- BRIEF
Print the data without any changes, starting at the line that contains "What choice from" and continuing through the last line of the data.

╭──

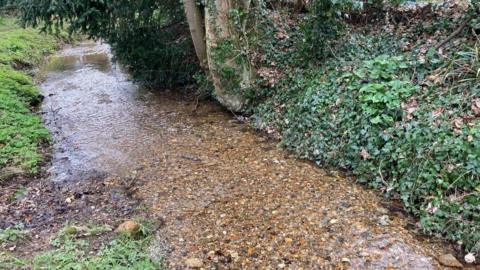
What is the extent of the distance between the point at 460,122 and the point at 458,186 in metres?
0.72

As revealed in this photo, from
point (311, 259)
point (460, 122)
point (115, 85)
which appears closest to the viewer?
point (311, 259)

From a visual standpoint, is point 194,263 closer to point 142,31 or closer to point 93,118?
point 93,118

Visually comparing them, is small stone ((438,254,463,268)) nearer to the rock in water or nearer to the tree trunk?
the rock in water

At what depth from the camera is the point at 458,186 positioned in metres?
3.78

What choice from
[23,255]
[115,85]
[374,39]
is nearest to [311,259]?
[23,255]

╰──

- RESPONSE BELOW
What choice from
[23,255]
[115,85]
[374,39]
is nearest to [311,259]?
[23,255]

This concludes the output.